The scheme will be free to complainants and will be funded by financial services providers. It will be paid for by levies on financial services providers and by case fees charged to providers in respect of complaints against them.
Will Guernsey be involved in the scheme?
The Ombudsman Scheme will be a joint Jersey and Guernsey initiative. There will be a shared single office in Jersey with a shared staff and Board. There is some precedent for joint Channel Islands initiatives like this, for example the Channel Islands Competition Regulatory Authority.
When will the Ombudsman scheme be running?
While the Ombudsman will take up his appointment on 1 June 2015, the opening date for the scheme is not yet set and will be after the Ombudsman takes up the post. There are certain aspects that need the input of the Ombudsman first, both statutory obligations that the Ombudsman will need to fulfil (such as issuing of guidelines for complaints handling) and operational readiness. The provisions of Financial Services Ombudsman (Jersey) Law 2014 (the Law) which are not yet in force will be brought into force when the Ombudsman's office ready to open.

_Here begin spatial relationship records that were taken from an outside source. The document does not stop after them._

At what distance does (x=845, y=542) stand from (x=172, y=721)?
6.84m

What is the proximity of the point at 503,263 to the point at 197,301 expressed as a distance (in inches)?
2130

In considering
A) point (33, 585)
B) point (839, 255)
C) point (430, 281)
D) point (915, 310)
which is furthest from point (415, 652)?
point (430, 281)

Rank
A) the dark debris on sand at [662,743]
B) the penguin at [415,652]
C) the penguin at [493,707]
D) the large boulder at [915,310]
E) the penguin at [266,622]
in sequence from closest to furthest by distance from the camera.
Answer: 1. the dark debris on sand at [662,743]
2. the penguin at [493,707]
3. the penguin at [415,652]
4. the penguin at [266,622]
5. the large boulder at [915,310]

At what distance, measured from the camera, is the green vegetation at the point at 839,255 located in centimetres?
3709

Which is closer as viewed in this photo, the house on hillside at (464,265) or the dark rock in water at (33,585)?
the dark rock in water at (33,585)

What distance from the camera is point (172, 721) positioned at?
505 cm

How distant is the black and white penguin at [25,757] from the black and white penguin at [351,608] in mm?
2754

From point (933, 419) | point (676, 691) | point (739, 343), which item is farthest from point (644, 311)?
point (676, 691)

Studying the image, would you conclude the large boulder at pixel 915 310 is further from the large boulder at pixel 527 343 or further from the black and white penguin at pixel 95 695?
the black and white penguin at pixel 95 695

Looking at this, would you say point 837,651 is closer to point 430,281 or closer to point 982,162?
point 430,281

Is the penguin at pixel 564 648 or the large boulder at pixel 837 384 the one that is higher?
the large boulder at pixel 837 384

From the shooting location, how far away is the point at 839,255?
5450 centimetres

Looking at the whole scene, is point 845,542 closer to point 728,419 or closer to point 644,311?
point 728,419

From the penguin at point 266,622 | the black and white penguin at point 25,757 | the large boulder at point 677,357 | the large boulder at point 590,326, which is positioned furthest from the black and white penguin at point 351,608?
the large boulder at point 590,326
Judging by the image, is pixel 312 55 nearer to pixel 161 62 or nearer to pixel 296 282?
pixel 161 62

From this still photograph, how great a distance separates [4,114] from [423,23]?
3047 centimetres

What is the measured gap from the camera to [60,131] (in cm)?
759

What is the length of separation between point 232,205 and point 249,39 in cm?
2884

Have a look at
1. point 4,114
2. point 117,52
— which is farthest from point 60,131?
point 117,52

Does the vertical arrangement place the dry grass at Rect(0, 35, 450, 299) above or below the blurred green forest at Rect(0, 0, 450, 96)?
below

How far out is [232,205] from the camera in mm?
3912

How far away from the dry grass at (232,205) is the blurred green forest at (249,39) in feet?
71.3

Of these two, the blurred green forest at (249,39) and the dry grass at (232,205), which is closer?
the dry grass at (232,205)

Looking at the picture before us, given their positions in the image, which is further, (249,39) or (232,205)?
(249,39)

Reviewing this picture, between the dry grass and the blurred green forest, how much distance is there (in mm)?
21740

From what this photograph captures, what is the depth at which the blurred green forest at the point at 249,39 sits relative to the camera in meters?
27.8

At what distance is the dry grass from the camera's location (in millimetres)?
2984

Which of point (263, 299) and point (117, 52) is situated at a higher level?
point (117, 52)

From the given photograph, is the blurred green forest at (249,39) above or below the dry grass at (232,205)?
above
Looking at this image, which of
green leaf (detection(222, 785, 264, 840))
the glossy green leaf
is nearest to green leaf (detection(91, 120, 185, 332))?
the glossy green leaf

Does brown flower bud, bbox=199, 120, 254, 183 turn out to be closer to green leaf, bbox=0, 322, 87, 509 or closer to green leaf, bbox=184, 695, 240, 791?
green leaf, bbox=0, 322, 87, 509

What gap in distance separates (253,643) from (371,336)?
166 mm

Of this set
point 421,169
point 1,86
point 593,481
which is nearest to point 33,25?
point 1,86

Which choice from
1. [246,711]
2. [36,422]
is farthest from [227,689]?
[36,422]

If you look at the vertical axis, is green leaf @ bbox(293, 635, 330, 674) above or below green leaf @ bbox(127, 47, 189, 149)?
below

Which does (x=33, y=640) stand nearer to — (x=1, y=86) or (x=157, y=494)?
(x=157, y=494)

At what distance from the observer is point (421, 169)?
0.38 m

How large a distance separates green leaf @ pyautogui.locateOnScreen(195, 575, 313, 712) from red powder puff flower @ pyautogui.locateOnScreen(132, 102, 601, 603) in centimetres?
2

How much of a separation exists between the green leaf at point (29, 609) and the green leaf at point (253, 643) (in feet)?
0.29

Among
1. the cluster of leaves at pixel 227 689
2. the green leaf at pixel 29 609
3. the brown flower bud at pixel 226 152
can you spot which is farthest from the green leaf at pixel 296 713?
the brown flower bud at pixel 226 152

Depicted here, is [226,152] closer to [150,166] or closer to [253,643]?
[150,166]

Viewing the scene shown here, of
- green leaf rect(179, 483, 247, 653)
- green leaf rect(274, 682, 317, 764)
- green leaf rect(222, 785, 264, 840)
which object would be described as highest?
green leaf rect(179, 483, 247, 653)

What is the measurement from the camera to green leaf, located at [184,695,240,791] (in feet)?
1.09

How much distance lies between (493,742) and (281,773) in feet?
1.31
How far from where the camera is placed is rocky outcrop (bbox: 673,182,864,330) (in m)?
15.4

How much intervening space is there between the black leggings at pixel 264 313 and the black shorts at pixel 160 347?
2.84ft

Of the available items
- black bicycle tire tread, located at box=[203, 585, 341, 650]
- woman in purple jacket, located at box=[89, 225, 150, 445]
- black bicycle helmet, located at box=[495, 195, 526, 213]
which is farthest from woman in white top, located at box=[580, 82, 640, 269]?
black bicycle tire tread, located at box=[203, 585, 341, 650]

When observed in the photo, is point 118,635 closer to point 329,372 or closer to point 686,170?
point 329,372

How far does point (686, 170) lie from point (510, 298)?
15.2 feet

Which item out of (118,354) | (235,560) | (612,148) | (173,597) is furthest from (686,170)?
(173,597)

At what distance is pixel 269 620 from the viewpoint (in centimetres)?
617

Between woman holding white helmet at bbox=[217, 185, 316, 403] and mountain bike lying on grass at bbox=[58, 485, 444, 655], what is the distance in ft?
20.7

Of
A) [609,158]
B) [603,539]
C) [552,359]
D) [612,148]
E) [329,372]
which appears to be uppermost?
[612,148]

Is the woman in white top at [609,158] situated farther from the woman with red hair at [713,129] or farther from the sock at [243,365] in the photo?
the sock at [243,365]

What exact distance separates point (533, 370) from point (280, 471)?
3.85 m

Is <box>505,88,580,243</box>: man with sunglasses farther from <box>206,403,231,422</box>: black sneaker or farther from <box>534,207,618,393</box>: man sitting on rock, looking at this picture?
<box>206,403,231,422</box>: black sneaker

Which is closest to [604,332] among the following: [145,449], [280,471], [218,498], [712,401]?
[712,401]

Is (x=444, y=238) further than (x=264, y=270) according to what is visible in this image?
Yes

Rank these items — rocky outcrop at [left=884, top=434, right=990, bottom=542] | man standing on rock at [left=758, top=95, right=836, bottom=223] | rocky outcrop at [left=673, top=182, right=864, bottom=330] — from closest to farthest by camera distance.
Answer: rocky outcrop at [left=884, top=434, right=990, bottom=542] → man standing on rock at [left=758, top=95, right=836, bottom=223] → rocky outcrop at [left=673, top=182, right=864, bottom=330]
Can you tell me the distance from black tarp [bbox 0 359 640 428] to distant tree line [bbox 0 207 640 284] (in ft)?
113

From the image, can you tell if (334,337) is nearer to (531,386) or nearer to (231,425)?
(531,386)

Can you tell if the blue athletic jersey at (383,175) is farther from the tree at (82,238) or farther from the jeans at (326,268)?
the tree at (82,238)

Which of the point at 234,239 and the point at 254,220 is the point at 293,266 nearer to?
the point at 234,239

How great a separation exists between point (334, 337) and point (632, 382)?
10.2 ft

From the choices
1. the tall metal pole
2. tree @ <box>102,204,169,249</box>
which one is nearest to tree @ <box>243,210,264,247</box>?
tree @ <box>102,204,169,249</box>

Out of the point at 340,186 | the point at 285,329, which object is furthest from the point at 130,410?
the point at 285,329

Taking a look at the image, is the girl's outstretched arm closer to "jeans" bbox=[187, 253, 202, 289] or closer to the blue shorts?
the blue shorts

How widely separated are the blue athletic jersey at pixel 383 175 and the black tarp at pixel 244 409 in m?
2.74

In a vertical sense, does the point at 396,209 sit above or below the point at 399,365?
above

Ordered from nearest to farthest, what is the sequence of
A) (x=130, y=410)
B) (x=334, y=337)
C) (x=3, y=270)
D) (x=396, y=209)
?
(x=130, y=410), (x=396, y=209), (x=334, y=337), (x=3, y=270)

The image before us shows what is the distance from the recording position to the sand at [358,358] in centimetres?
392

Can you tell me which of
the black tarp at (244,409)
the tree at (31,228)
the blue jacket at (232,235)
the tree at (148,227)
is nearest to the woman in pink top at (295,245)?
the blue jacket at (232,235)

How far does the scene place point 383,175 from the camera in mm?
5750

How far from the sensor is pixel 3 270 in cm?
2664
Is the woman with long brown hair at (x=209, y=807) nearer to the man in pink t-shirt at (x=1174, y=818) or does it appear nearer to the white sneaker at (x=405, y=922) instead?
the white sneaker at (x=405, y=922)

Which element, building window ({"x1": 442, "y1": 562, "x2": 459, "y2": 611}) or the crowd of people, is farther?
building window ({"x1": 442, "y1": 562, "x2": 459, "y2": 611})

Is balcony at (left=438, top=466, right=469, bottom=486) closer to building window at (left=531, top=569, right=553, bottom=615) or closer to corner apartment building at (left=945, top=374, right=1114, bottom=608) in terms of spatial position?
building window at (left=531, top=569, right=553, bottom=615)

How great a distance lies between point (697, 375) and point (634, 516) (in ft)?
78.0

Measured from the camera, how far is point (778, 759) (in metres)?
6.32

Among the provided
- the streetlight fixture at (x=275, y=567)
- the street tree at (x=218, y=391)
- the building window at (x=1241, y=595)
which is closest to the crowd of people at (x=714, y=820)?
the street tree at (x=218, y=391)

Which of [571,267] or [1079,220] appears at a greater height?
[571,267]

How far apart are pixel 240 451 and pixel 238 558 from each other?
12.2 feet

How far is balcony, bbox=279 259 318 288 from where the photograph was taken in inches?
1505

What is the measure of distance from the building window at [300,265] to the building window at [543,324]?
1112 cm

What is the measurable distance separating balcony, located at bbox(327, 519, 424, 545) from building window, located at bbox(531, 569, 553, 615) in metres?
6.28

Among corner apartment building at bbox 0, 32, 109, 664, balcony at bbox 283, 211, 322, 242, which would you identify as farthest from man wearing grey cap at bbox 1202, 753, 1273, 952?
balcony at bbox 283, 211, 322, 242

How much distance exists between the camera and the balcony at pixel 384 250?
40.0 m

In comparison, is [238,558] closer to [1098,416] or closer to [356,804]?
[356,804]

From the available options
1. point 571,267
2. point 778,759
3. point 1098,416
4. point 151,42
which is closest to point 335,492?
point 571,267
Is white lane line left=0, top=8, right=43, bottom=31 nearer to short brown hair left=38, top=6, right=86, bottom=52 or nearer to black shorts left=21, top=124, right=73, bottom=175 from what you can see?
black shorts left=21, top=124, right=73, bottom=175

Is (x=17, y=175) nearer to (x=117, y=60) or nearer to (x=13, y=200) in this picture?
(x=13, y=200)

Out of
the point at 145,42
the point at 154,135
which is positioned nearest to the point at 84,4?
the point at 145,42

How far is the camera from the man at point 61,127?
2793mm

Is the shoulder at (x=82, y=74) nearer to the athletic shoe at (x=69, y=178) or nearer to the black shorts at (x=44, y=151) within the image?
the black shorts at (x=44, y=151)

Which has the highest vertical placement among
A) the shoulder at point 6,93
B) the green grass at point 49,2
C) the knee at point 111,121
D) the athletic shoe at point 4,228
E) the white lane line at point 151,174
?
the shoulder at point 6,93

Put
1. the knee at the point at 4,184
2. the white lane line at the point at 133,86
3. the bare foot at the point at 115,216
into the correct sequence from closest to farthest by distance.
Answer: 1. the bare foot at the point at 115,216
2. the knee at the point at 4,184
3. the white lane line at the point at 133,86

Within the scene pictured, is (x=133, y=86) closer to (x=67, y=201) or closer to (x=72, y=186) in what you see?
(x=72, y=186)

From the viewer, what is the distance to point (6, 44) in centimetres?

How can I be ready for the scheme?
You should consider whether you would like to take advantage of the six month time limit for complaints to be made and, if so, be prepared to make amendments to client-facing documents to notify clients that the scheme is available and to inform them of the six month time limit. You should also be ready to ensure that your procedures for complaints handling conform to the guidelines for complaints handling once it is published by the Ombudsman.
The content of this article is intended to provide a general guide to the subject matter. Specialist advice should be sought about your specific circumstances.